Deployed troops "see the news and they know there’s a big fight on border funding in Washington" that could affect their promised 3.1% pay raise and the overall defense budget, said Rep. Mac Thornberry, R-Texas, who recently returned from a congressional delegation to visit troops in Afghanistan and Jordan.
"Just because we’re having a disagreement on that issue does not mean that they should not be supported," said Thornberry, ranking member of the House Armed Services Committee.
"The clock is ticking, less than a month" to Nov. 21, he said. "I want to fully fund border security and fully fund the military and not have to choose between the two."

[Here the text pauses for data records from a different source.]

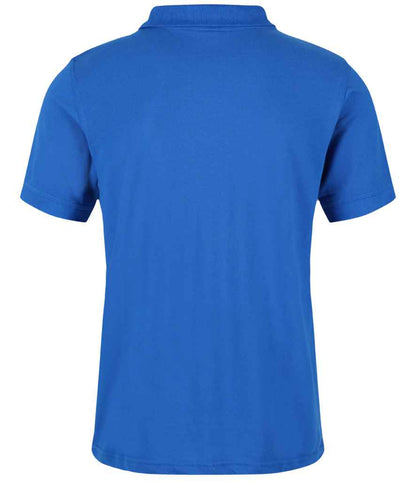 RG320 Oxford Blue Back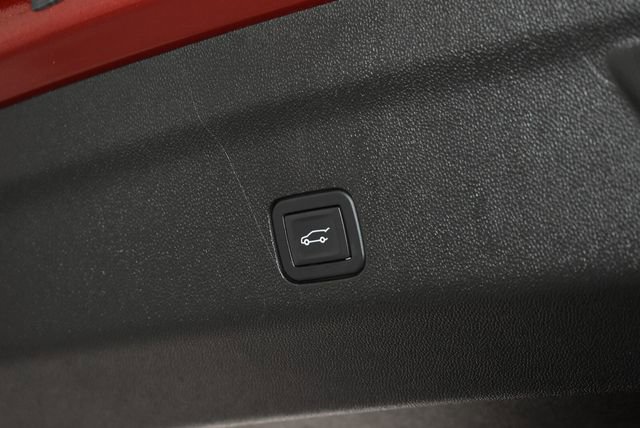Used 2024 GMC Yukon XL Denali Ultimate AWD/4WD image 42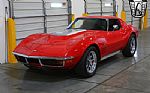 1969 Corvette Sting Thumbnail 3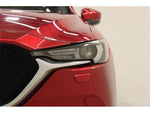 CX-5 4WD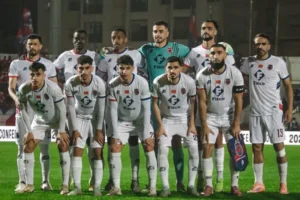 حكم قضائي جديد يعيق تأهيل الوافدين الجدد في أولمبيك آسفي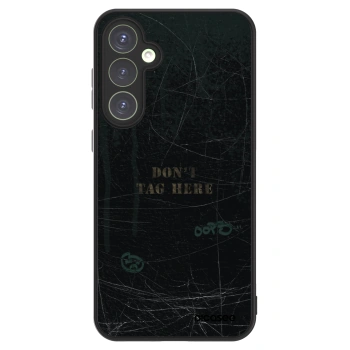 Picasee ULTIMATE CASE PowerShare pro Samsung Galaxy S23 FE S711B - DON´T TAG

However, the House impeachment inquiry "is sucking all the oxygen out of the room, and we’re not doing the essential work that the people and our troops expect us to do," Thornberry said.
Congress was unable to reach agreement on the National Defense Authorization Act legislation and spending bills by the Oct. 1 start of the fiscal year; it is now operating on a continuing resolution to keep spending at 2019 levels until Nov. 21.

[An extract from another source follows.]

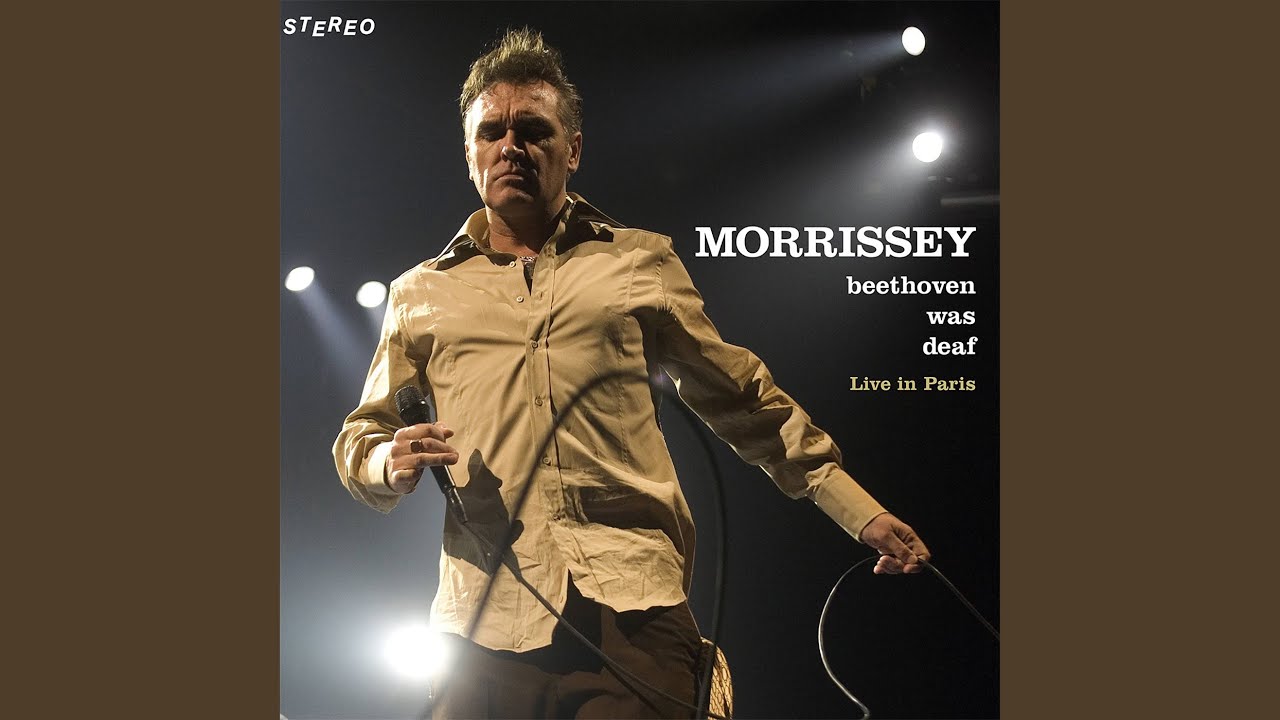 He Knows I'd Love to See Him (Live) (2024 Remaster)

Last week at the Association of the U.S. Army’s annual conference in Washington, D.C., Lt. Gen. Todd Semonite, commander of the Army Corps of Engineers, said work on the border wall is progressing.

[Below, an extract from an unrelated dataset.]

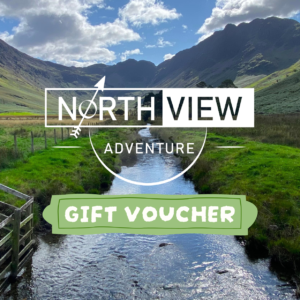 North View Adventure Gift Voucher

"My job is basically to stay in construction. As far as any long-term funding ramifications or implications — I’ll leave that up to the Department of Defense," he said.
Semonite noted that about $3.6 billion in funding appropriated by Congress for military construction projects, including schools, firing ranges and hurricane recovery in Puerto Rico, was taken from the DoD budget under emergency order from President Donald Trump and devoted to wall funding.
Most of the 127 military construction military projects in 23 states, 19 countries and three U.S. territories were not going to be awarded in 2019, Semonite said, adding that it is an open question as to whether the funding will be restored.
"It’s not my job to guess on how that’s going to happen," he said. "I think it’s still [DoD’s] desire to continue to try to secure that funding to build those critical projects."
At the same AUSA event with Semonite, Lt. Gen. Laura Richardson, commander of Army North, said funding had been secured from the Department of Homeland Security to keep at least 5,500 troops on the border through next September, but that funding also could be affected by the budget impasse. She did not give a figure for the funding from Homeland.
Last month, Defense Secretary Mark Esper and Pentagon officials said that some of the funding from the $3.6 billion diverted from military construction projects would go to building 175 miles of new or reconstructed wall along the border with Mexico.
Pentagon chief spokesman Jonathan Hoffman said at the time, "This funding will all go to adding significantly new capabilities to [Homeland’s] ability to prevent illegal entry.
"In areas where we go from, say, a vehicle barrier to a 30-foot wall, we will have a significantly new set of capabilities that didn’t exist previously," he said.
At the time of Esper’s announcement, House Speaker Nancy Pelosi, D-California, issued a statement: "The administration’s irresponsible decision to transfer funds from appropriated U.S. military construction makes America less safe and dishonors the Constitution."